After 9/11, we went into Afghanistan to oust the Taliban that had been harboring Osama bin Laden. That was a clear-cut objective that had popular support in the United States and around the world. In 2003, we went into Iraq, which had nothing to do with 9/11 though the Bush Administration sold it that way. Today, that war is remembered as one of the worst foreign policy decisions in U.S. history, particularly because it had nothing to do with 9/11. The two greatest beneficiaries of that war in Iraq were Iran and ISIS. The Obama-Clinton supported toppling of Libya’s Moammar Gaddafi gave extremists an even better foothold in that country.
Before Donald Trump changed it recently, U.S. policy in Syria was inadvertently funneling weapons and aid to al-Qaeda and ISIS — an accidental yet still-perfect reminder of just how far American foreign policy has strayed from the country’s defense priorities in the days and weeks after the World Trade Center and Pentagon were attacked.
It’s maddening. You have to ask: 16 years after 9/11, who is the United States fighting against, at this point, and do those interventions have anything to do with 9/11? Even tangentially? And at what cost?
Thompson also predicted the day after 9/11, “It will be guerilla warfare on a global scale, with no front lines and no identifiable enemy… This is going to be a very expensive war, and Victory is not guaranteed.”
There was no clear U.S. victory in Iraq and there is still no end in sight in Afghanistan, and both have cost, to date, a quarter of America’s national debt.

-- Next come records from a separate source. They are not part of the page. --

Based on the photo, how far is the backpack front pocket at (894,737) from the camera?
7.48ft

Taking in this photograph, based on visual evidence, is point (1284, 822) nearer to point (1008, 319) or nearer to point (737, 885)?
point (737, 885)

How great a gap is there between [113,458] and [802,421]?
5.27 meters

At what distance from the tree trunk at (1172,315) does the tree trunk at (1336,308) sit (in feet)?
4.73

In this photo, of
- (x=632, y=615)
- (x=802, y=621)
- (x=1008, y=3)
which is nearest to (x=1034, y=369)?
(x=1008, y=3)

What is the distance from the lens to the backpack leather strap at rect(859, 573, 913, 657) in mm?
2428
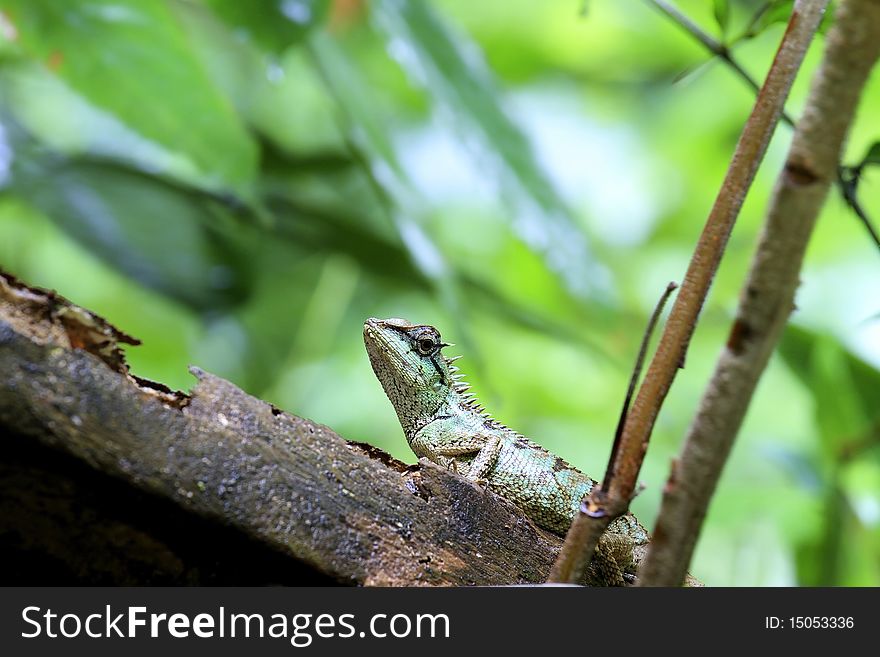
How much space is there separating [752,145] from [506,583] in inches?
31.7

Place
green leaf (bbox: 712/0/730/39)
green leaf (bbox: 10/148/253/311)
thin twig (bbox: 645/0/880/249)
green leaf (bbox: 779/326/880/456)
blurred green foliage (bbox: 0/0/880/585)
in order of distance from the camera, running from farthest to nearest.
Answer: green leaf (bbox: 10/148/253/311) → green leaf (bbox: 779/326/880/456) → blurred green foliage (bbox: 0/0/880/585) → green leaf (bbox: 712/0/730/39) → thin twig (bbox: 645/0/880/249)

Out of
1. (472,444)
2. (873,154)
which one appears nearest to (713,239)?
(873,154)

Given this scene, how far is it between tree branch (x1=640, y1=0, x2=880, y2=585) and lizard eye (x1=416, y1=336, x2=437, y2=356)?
1381mm

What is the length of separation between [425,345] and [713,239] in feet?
4.35

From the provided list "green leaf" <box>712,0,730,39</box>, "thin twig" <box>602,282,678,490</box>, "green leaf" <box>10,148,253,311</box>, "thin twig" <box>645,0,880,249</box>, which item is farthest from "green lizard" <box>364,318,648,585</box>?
"green leaf" <box>10,148,253,311</box>

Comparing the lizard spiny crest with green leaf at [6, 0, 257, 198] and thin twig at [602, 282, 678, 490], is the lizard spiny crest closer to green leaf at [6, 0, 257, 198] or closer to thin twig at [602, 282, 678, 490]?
green leaf at [6, 0, 257, 198]

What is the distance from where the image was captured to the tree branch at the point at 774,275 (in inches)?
32.5

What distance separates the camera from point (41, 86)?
12.5 ft

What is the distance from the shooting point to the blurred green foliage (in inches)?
99.5

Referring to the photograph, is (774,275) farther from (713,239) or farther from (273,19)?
(273,19)

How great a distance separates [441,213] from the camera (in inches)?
182

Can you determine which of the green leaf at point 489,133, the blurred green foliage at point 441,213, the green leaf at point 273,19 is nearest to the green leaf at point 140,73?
the blurred green foliage at point 441,213
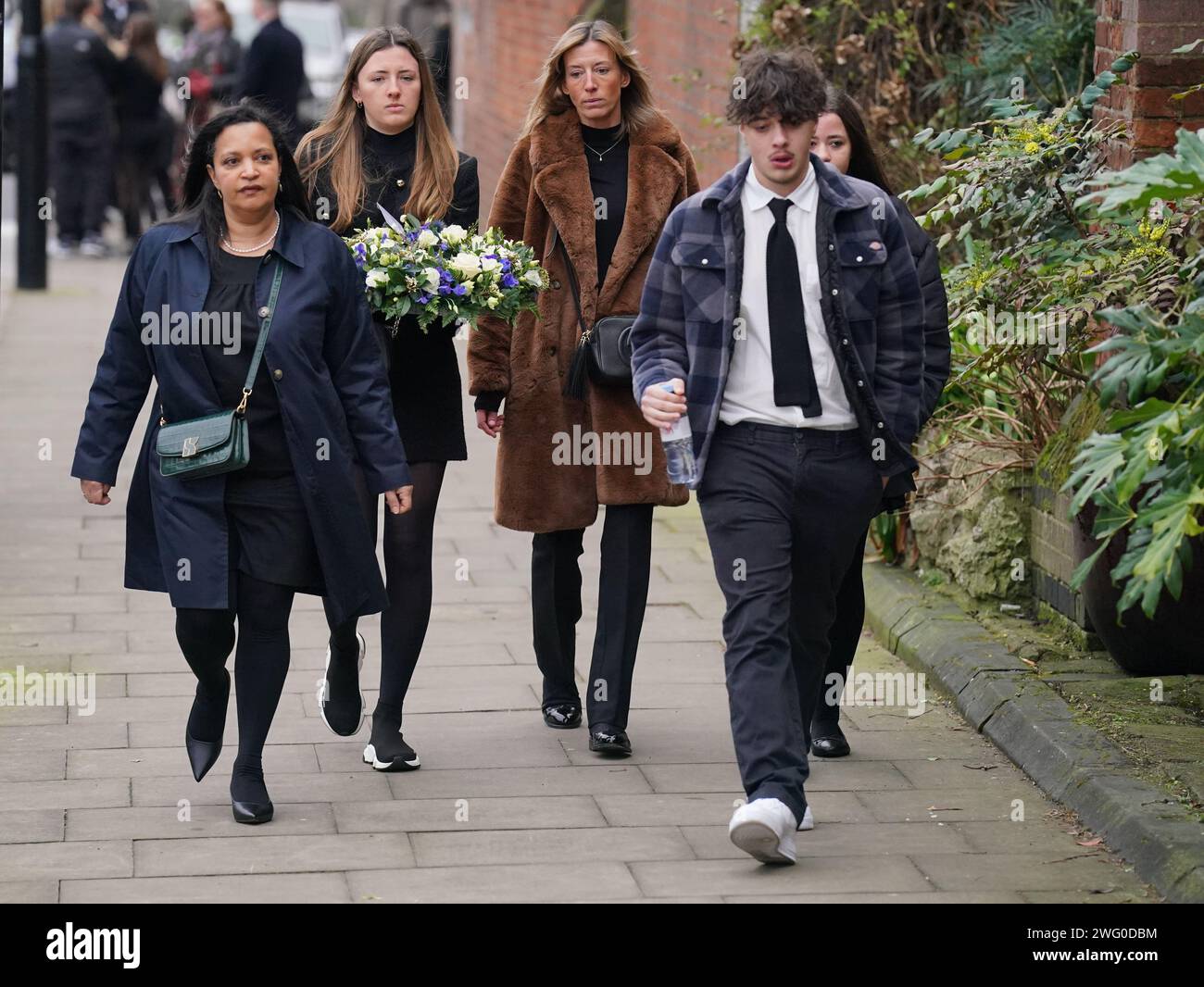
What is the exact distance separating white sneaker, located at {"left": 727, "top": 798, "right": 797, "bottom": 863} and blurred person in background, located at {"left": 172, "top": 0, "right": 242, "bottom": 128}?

When Donald Trump ran for president, he promised to end the “nation building,” particularly in a country like Afghanistan. He was going to be the leader who would reset America’s wandering foreign policy recklessness. Now Trump has completely flip-flopped, announcing the U.S. won’t be leaving Afghanistan anytime soon — the very definition of the nation building the president deplored as a private citizen and as a candidate.
Washington will wage its “war on terror” forever; new presidents will simply have to adjust. Barack Obama ran against George W. Bush’s regime change in Iraq only to repeat it in Libya. Donald Trump ran against the nation building of Bush and Obama and has declared he will now do his own version in Afghanistan and Syria, at his generals’ behest.
Perhaps worst of all, the terrorists won. Fear perpetuates the Forever War, in which America has been stuck since 9/11. The goals of Osama bin Laden were met.
America rightly wanted to take the battle to the terrorists after we were attacked in 2001. So, we did, or at least thought we did. But what are we doing now? Because so much of U.S. foreign policy — much of which is carried out, to this day, 16 years later, in the name of 9/11 — really has nothing to do with that awful day.
“Make no mistake about it: We are At War now — with somebody — and we will stay At War with that mysterious Enemy for the rest of our lives,” Thompson warned.
Will we be having the same discussions and observations on the 20th anniversary of 9/11? On the 50th? 100th? History tells us we might. How many generations of Americans are going to put up with this?